Clotrimazole; betamethasone cream has antifungal, antiinflammatory, vasoconstrictive, and antipruritic properties. The antifungal activity of clotrimazole is not affected by combination with betamethasone.
-Clotrimazole: Like other azole antifungals, clotrimazole exerts its effect by altering the fungal cell membrane. Clotrimazole inhibits ergosterol synthesis by interacting with 14-alpha demethylase, a cytochrome P-450 enzyme that is necessary for converting lanosterol to ergosterol, an essential component of the fungal cell membrane. Other antifungal effects of azole compounds have been proposed and include: inhibition of endogenous respiration, interaction with membrane phospholipids, and inhibition of transformation of yeasts to mycelial forms. Additional mechanisms may involve inhibition of purine uptake and impairment of either triglyceride and/or phospholipid biosynthesis. Fungi have demonstrated little resistance to clotrimazole. The drug is primarily active against a wide variety of fungi, yeast, dermatophytes, and certain gram positive bacteria.

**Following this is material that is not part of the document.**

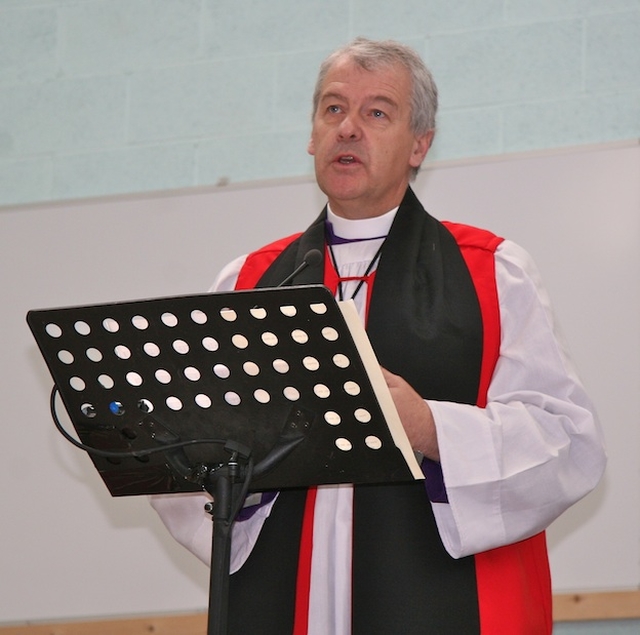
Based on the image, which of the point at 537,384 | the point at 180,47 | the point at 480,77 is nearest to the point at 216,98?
the point at 180,47

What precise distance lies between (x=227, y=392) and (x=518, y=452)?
25.7 inches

-Betamethasone: Pharmacologic doses of betamethasone help to decrease inflammation by inhibiting the release of leukocytic acid hydrolases, preventing macrophage accumulation at the site of infection, interfering with leukocyte adhesion to the capillary wall, reducing capillary membrane permeability (thereby reducing edema), reducing complement components, inhibiting histamine and kinin release, and interfering with the formation of scar tissue. The antiinflammatory actions of corticosteroids are thought to involve phospholipase A2 inhibitory proteins, collectively called lipocortins. Lipocortins, in turn, control the biosynthesis of potent mediators of inflammation such as prostaglandins and leukotrienes by inhibiting the release of the precursor molecule arachidonic acid. Synthetic corticosteroids suppress the immune system by decreasing the function of the lymphatic system, reducing immunoglobulin and complement concentrations, precipitating lymphocytopenia, inhibiting the transport of immune complexes across the capillary membrane, and interfering with antigen-antibody binding.
Clotrimazole; betamethasone cream is administered topically.
-Clotrimazole: Small amounts of absorbed clotrimazole are metabolized in the liver and excreted in the bile.
-Betamethasone: Betamethasone binds weakly to plasma proteins, and only the unbound drug is active. Systemically absorbed corticosteroids distribute into the breast milk and cross the placenta. Topical preparations of betamethasone are metabolized in the skin. These inactive metabolites, as well as a small portion of unchanged drug are systemically absorbed and are excreted in the urine. The biological half-life of betamethasone is 35 to 54 hours.
-Route-Specific Pharmacokinetics
Topical Route
-Clotrimazole: There is little systemic absorption of clotrimazole following topical application to the skin.
-Betamethasone: The amount of betamethasone absorbed following topical application is dependent on the integrity of the skin at the application site. Absorption after topical application is increased in areas that have skin damage, inflammation, or occlusion, or in areas where the stratum corneum is thin such as the eyelids, genitalia, and face. Topical preparations distribute throughout the area of application.